━━━ Texte affiché

Fil d'Ariane
Sur la scène du théâtre Jean Vilar, en Seine-Saint-Denis (93), Thandiswa Mazwai est apparue telle une reine, magnifiée d’un tour de cou perlé, de coris noués dans les cheveux, et le regard brasillant l’obscurité de la salle. La digne héritière des chanteuses engagées telles Miriam Makeba, Busi Mhlongo et Dorothy Masuka dénonce les injustices auxquelles les Noirs font encore face sur leur propre continent, et ce 27 ans après la fin du régime de l’apartheid.
Il est rare de voir celle que l’on surnomme « King Tha » se produire en France, mais pas en Afrique du Sud d’où elle est originaire. A 43 ans, cette chanteuse à la voix électrifiante a déjà plus de vingt ans de carrière derrière elle, et six albums plusieurs fois primés. Son premier volume, intitulé Zabalaza (« Rebellion », en langue zoulou), sorti en 2004, est double disque de platine.
En 2011, elle a aussi remporté le prix South African Music Awards de la meilleure artiste féminine et le titre de « la meilleure artiste féminine contemporaine sud-africaine », note Le Guardian britannique.

━━━━━━
━━━ Données enregistrées

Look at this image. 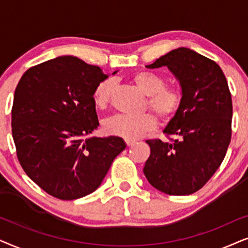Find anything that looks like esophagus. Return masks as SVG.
<instances>
[{"label":"esophagus","instance_id":"34e87169","mask_svg":"<svg viewBox=\"0 0 248 248\" xmlns=\"http://www.w3.org/2000/svg\"><path fill=\"white\" fill-rule=\"evenodd\" d=\"M134 143H135V141H133V140H126L127 147H132V145H133Z\"/></svg>","mask_w":248,"mask_h":248}]
</instances>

━━━━━━

# [Exercice A]
Répondez à ces questions sur le texte consacré à Thandiswa Mazwai :
(i) Dans quel théâtre est-elle apparue sur scène ?
(ii) Quel est le titre de son premier album, et en quelle année est-il sorti ?
(iii) Quel prix a-t-elle remporté en 2011 ?
# [Exercice B]
Recopiez mot pour mot le passage du texte sur Thandiswa Mazwai qui commence par les mots « Fil d'Ariane » et se termine par « disque de platine. ».
# [Exercice C]
Résumez en deux phrases le texte sur Thandiswa Mazwai.

# [Réponse A]
(i) Le théâtre Jean Vilar, en Seine-Saint-Denis (93).
(ii) Zabalaza, sorti en 2004.
(iii) Le prix South African Music Awards de la meilleure artiste féminine.

# [Réponse B]
Fil d'Ariane
Sur la scène du théâtre Jean Vilar, en Seine-Saint-Denis (93), Thandiswa Mazwai est apparue telle une reine, magnifiée d’un tour de cou perlé, de coris noués dans les cheveux, et le regard brasillant l’obscurité de la salle. La digne héritière des chanteuses engagées telles Miriam Makeba, Busi Mhlongo et Dorothy Masuka dénonce les injustices auxquelles les Noirs font encore face sur leur propre continent, et ce 27 ans après la fin du régime de l’apartheid.
Il est rare de voir celle que l’on surnomme « King Tha » se produire en France, mais pas en Afrique du Sud d’où elle est originaire. A 43 ans, cette chanteuse à la voix électrifiante a déjà plus de vingt ans de carrière derrière elle, et six albums plusieurs fois primés. Son premier volume, intitulé Zabalaza (« Rebellion », en langue zoulou), sorti en 2004, est double disque de platine.

# [Réponse C]
Thandiswa Mazwai, surnommée « King Tha », est apparue telle une reine sur la scène du théâtre Jean Vilar, en Seine-Saint-Denis, et dénonce les injustices que les Noirs subissent encore sur leur propre continent. À 43 ans, cette chanteuse originaire d'Afrique du Sud a plus de vingt ans de carrière et six albums plusieurs fois primés, dont Zabalaza, double disque de platine, et elle a remporté en 2011 le prix South African Music Awards de la meilleure artiste féminine.